Post by
Thethruthhurts on Sep 19, 2014 7:09pm
News just gets better....these guys can't do anything right!
On Thursday, Armtec Infrastructure declared weaker-than-expected second quarter with adj. EBITDA of $1.98 million compared to our estimation of $10.48 million and Street’s consensus of $8.76 million. We notice that adj. EBITDA records for the impairment of assets. The miss derives particularly from (a) the pessimistic influence of weather, (b) the influence of competitive Construction and Infrastructure Applications (CIA) product pricing, and (c) delays of new project award in the market. We observed that $140 million noncash impairment expense was suffered in second quarter due to a goodwill impairment test. A $110 million goodwill expense was due to three of the operating segments together with a additional expenses of $30 million allocated versus specific property, plant, and equipment, and intangible assets. Since 2006, company has made twelve acquisitions for a total cash consideration of $428 million. We also notice that more or less $112 million was accounted to goodwill (26% avg. premium paid) and $131 million to intangibles. Engineered Solutions (ES) division accounted revenues of $49.5 million in second quarter, indicating a hike of 2.9% from second quarter, 2013. The division backlog at end of second quarter was roughly $110 million. Construction and Infrastructure Applications (CIA) division revenue was $73.8 million, indicating a hike of 2.8% from the same period in 2013. We have reduced our third quarter and 2014 EBITDA forecasts to $17 million and $51 million from $18 million and $54 million, correspondingly, to indicate: (a) anticipated weak level of Construction and Infrastructure Applications work in second half, (b) persisted presence of lower-margin projects within the Engineered Solutions backlog anticipated up to second half (2015), and (c) a poorer-than-expected recovery in residential, commercial, and industrial construction markets. We have fairly grown our fourth quarter EBITDA forecast to $12 million from $11 million to indicate the moderate gain in backlog margin.

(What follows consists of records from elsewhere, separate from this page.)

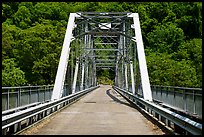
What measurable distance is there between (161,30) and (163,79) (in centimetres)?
2439

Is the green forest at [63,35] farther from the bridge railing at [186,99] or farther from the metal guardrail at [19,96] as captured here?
the bridge railing at [186,99]

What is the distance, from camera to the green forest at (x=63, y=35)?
170 ft

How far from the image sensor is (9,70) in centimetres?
4966

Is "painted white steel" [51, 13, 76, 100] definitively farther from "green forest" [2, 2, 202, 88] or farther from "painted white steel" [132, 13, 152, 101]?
"green forest" [2, 2, 202, 88]

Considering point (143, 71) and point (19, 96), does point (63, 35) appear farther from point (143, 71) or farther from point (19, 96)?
point (19, 96)

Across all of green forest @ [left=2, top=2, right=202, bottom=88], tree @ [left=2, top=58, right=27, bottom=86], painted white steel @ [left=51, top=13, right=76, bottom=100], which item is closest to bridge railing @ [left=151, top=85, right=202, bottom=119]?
painted white steel @ [left=51, top=13, right=76, bottom=100]

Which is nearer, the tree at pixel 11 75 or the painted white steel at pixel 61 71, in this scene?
the painted white steel at pixel 61 71

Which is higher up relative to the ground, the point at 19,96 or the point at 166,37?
the point at 166,37

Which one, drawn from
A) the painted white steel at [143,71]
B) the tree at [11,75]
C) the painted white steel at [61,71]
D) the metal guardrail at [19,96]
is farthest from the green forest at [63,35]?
the metal guardrail at [19,96]

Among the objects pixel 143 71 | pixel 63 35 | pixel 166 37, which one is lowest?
pixel 143 71

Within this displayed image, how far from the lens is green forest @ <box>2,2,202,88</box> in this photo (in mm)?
51906

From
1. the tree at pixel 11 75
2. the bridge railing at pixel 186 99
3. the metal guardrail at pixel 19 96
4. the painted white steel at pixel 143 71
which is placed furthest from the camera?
the tree at pixel 11 75

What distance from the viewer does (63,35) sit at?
175 ft

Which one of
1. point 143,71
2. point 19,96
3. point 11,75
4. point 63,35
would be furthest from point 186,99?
point 63,35
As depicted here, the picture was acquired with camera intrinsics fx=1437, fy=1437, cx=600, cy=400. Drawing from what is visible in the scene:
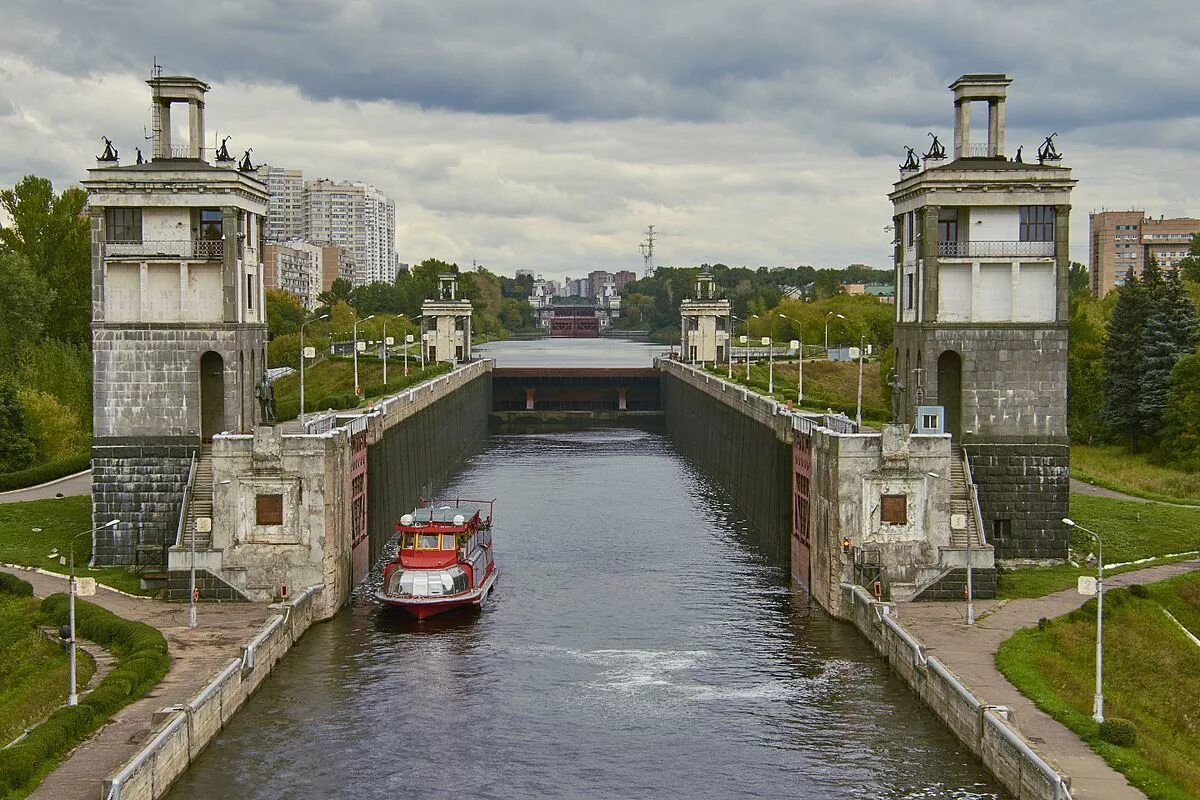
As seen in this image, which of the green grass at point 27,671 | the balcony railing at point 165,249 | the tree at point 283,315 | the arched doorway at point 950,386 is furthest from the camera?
the tree at point 283,315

We have reduced our price target to $2 from $4. Our new target price shows anticipated operational weakness from margin strain. Our target is derived from 5 times EV/EBITDA on our 2015 estimated. At the recent price level, we expect company’s share price risk prevails over shareholders’ possible return. September 15, 2014 Anthony Bryden published in the Cooper Mirror
Comment by
RustyNail on Sep 20, 2014 1:52pm
Truth - Where did this originate and when. I can't find any Armtec published alert like this. Where did Bryden get it from? Wonder why it's not in the news elsewhere?
Comment by
Thethruthhurts on Sep 21, 2014 9:36am
https://www.coopermirror.com/186/armtec-declares-weaker-than-expected-second-quarter-with-uncertain-guidance/ Click on this link
Comment by
RustyNail on Sep 23, 2014 7:11pm
So who are these guys and where did this come from? Q2 is long over.
Comment by
Thethruthhurts on Sep 29, 2014 7:11pm
Yes I know I thought that two unless there is some final audit process. I remember the sedar filings had raised some eyebrows. Its a big whatever -- nothing is changing and no corners are being turned. I'm curious as to where the Ontario selling prices will be. I've heard from a view sources that Armtec is pricing aggressively.